Quando le cose da fare diventano troppe si è costretti a fare delle rinunce, e nel mio caso pranzi e cene sono i primi a capitolare. Poiché alla fine bisogna nutrirsi, Mc Donald’s diventa una risorsa essenziale e a buon mercato. A dire il vero a me i panini global piacciono molto, quindi non storco il naso quando gli impegni mi spingono fra le braccia del fast food: due hamburger, la bibita e via – senza le patatine, perché Marianna (che là ci lavora) ne sconsiglia il consumo per via dell’olio esausto usato per friggere. Del Mc Donald’s si è detto e visto di tutto, probabilmente tutte cose vere, specialmente nei film in cui si dimostra che la passione per quelle salse e per le bibite gassate porta come minimo all’obesità. Per non parlare della situazione delle catene industriali costruite per il confezionamento delle polpette: i nastri trasportatori sono talmente veloci che a volte non lasciano tempo agli operatori di separare le interiora dalla carne, col risultato di mischiare tutto in un casino più o meno commestibile di intestini, carne e grasso. Sempre fidandosi della controinformazione che vive su youtube, le crocchette dorate sarebbero un frullato di zampe, becchi e carne di polli straziati in allevamenti concepiti da Satana; le mucche verrebbero gonfiate con gli estrogeni e, come se non bastasse, c’è anche la leggenda che se l’hamburger cade per terra prima di essere servito, nessuno si preoccuperebbe neppure di soffiarci sopra.

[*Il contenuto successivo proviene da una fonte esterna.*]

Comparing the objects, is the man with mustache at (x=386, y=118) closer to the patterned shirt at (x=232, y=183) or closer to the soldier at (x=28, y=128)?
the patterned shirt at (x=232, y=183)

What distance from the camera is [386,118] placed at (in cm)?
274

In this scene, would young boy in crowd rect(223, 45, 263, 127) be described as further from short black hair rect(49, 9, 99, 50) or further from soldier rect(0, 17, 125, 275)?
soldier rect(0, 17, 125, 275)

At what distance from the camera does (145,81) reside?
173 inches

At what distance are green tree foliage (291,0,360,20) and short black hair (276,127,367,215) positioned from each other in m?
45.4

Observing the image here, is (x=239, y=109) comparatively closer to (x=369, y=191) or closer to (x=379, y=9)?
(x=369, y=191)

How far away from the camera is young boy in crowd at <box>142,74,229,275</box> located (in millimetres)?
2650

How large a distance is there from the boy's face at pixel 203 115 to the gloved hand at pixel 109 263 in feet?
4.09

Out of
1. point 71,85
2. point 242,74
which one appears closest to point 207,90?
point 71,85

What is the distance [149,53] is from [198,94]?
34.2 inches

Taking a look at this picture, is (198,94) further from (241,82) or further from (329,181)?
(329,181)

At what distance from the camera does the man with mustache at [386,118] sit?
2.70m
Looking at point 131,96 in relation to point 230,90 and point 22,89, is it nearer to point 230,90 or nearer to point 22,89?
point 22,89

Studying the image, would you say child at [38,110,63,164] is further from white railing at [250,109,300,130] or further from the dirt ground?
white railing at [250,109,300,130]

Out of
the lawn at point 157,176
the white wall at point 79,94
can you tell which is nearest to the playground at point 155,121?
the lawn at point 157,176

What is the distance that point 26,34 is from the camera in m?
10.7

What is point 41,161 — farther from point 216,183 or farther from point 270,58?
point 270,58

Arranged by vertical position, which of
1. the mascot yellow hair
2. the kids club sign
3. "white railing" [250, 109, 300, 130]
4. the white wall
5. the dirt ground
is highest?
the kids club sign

Per assurdo che appaia, la sola cosa che mi disturba del ristorante Mc Donald’s è che il sapone presente nei dispenser dei loro bagni è una sostanza sgradevole del colore del Lysoform e della densità di uno sciroppo. Quando per la prima volta mi capitò tra le mani, a Roma, pensai che si trattasse di una soluzione d’emergenza e che quella specie di acido fenico fosse un liquido messo provvisoriamente nell’attesa del sapone ufficiale. A Milano invece ho ritrovato lo stesso veleno in più Mc Donald’s e allora ho capito che si trattava di una scelta aziendale precisa: il cliente che vuole mangiare i panini con le mani pulite deve sopportare una puzza di acido e zolfo che gli resterà addosso per ore. E’ molto strano che un ristorante che preveda l’utilizzo delle mani per mangiare non pensi al profumo del sapone in bagno, e poi gli americani – che in questo sono bravi – non immaginano che prendere un panino con le mani puzzolenti possa rovinare tutto il lavoro di marketing che spinge uno che ha fretta ad essere contento se mangia un panino fatto di grasso e merda, e poi sparecchia pure ?

Il giornalista Thomas Friedman ha osservato che nessun paese con all’interno un Mc Donald’s ha mai attaccato un altro paese dove è presente un Mc Donald’s. Se mai dovesse accadere, l’arma chimica c’è l’hanno già.